Re: [PATCH] sched: flush plug in schedule_preempt_disabled() to prevent deadlock

From: Michael Wu

Date: Tue May 19 2026 - 06:39:28 EST


The patch you mentioned also solves my problem; I've verified and tested it on my platform.

On 5/15/2026 2:18 PM, Xiaosen wrote:
https://lore.kernel.org/lkml/20260427183848.698551-2-jstultz@xxxxxxxxxx/
The above change can resolve the deadlock I reported before by setting
task's state to TASK_RUNNING before switching context.

There is the likely alternative fix below.
https://lore.kernel.org/lkml/20260512025635.2840817-1-jstultz@xxxxxxxxxx/

Regards,
Xiaosen

On 5/13/2026 4:08 PM, Ming Lei wrote:
On Wed, May 13, 2026 at 09:30:39AM +0200, Peter Zijlstra wrote:
On Wed, May 13, 2026 at 10:07:03AM +0800, Ming Lei wrote:
On Tue, May 12, 2026 at 07:16:36AM -1000, Tejun Heo wrote:
Hello, Ming.

On Tue, May 12, 2026 at 11:45:14PM +0800, Ming Lei wrote:
On Tue, May 12, 2026 at 02:40:21PM +0200, Peter Zijlstra wrote:
On Tue, May 12, 2026 at 02:04:32PM +0200, Peter Zijlstra wrote:
On Tue, May 12, 2026 at 04:59:39PM +0800, Ming Lei wrote:
On preemptible kernels, a deadlock can occur when a task with plugged IO
calls schedule_preempt_disabled():

schedule_preempt_disabled()
sched_preempt_enable_no_resched() // preemption now enabled
schedule() // <-- preemption can happen here
sched_submit_work()
blk_flush_plug()

After sched_preempt_enable_no_resched() re-enables preemption, the task
can be preempted (e.g., by a higher-priority RT task) before reaching
blk_flush_plug() in sched_submit_work(). Since the task's state is
already TASK_UNINTERRUPTIBLE (set by the mutex/rwsem slowpath caller),
requests in current->plug remain unflushed for an unbounded time.
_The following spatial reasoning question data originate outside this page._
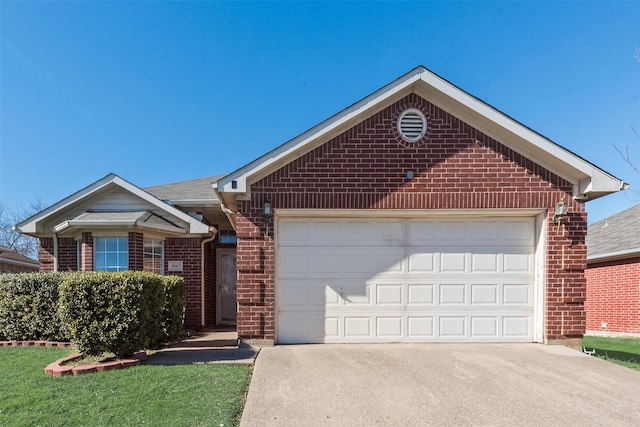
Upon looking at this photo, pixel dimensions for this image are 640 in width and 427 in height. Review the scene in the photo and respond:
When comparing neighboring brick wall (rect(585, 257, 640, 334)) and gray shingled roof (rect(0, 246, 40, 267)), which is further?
gray shingled roof (rect(0, 246, 40, 267))

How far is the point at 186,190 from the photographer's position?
11.4 meters

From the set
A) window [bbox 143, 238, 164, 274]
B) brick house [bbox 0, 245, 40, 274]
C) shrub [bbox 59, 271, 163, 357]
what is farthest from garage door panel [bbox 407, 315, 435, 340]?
brick house [bbox 0, 245, 40, 274]

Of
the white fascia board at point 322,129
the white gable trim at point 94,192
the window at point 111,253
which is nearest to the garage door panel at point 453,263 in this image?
the white fascia board at point 322,129

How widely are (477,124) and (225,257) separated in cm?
812

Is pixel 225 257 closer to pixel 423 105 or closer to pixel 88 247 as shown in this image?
pixel 88 247

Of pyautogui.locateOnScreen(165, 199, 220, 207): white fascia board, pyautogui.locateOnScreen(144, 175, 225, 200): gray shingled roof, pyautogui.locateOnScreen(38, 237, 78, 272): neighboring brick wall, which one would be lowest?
pyautogui.locateOnScreen(38, 237, 78, 272): neighboring brick wall

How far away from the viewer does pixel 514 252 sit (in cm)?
684

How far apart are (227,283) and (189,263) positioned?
74.2 inches

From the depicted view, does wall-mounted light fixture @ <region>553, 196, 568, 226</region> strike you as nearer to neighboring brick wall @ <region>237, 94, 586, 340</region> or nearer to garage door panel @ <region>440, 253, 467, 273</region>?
neighboring brick wall @ <region>237, 94, 586, 340</region>

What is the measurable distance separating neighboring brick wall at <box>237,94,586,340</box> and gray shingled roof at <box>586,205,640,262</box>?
22.9ft

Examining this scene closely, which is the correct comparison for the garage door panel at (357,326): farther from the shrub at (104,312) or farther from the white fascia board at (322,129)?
the shrub at (104,312)

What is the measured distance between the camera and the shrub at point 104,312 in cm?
550

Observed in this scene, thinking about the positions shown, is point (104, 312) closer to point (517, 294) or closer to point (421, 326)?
point (421, 326)

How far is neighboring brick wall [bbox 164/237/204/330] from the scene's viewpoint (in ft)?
31.4
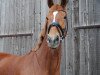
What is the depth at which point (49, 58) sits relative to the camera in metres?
4.18

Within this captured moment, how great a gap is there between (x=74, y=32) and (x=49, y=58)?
167 cm

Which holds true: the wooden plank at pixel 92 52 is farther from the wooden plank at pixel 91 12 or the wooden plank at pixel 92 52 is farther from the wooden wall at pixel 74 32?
the wooden plank at pixel 91 12

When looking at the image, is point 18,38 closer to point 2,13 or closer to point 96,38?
point 2,13

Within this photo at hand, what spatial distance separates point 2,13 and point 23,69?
334 centimetres

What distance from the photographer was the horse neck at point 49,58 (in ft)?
13.6

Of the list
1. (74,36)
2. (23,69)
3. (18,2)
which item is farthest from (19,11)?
(23,69)

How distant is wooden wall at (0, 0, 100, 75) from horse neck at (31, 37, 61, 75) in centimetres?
141

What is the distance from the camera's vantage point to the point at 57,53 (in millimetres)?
4184

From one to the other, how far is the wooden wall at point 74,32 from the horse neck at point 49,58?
1.41 meters

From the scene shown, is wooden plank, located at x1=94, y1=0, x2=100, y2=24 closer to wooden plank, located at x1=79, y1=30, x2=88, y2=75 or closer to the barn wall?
the barn wall

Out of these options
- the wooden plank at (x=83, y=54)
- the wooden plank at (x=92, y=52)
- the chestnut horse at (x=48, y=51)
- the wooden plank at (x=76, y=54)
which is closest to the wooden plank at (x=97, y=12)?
the wooden plank at (x=92, y=52)

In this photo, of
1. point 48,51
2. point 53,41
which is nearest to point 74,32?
point 48,51

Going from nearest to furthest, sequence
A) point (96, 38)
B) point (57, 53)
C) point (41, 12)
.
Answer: point (57, 53), point (96, 38), point (41, 12)

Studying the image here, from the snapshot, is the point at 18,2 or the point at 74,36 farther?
the point at 18,2
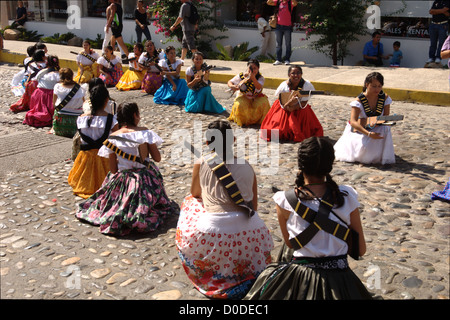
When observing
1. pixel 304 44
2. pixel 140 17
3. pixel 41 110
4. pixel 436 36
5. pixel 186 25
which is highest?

If another task depends on those plugged requests to make progress (e.g.,
to release a lock the sleeping task needs), a deadlock results:

- Task A (writeback worker): holds plugged IO, preempted before
flushing, stuck on run queue behind higher-priority work
- Task B: waiting for IO completion from Task A's plug, holds a lock
that Task A needs to be woken up

My memory is hazy around io_schedule but the above reads really weird to me.
A task, regardless of its current state stays on the runqueue when
preempted, so the condition is temporary. As soon as the preempted task can
get CPU, it should unwind the situation. That's not a deadlock. Is the
problem that there can be preemption-induced delay in flushing the plugs?

IMO, preempting a `!TASK_RUNNING` task can be thought as effective sleep,

No it cannot be. Preemption ignores task state.

Yeah, I get similar conclusion too with AI's assistance.

But both two reports show that the preempted task aren't switched back for
long enough time, can you share any idea for Michael & Xiaosen to investigate
further from scheduler side?

https://lore.kernel.org/linux-block/20260417082744.30124-1-michael@xxxxxxxxxxxxxxxxx/

https://lore.kernel.org/linux-block/5660795d-87de-46f5-add4-7729a02225ef@xxxxxxxxxxxxxxxx/


Thanks,
Ming

--
Regards,
Michael Wu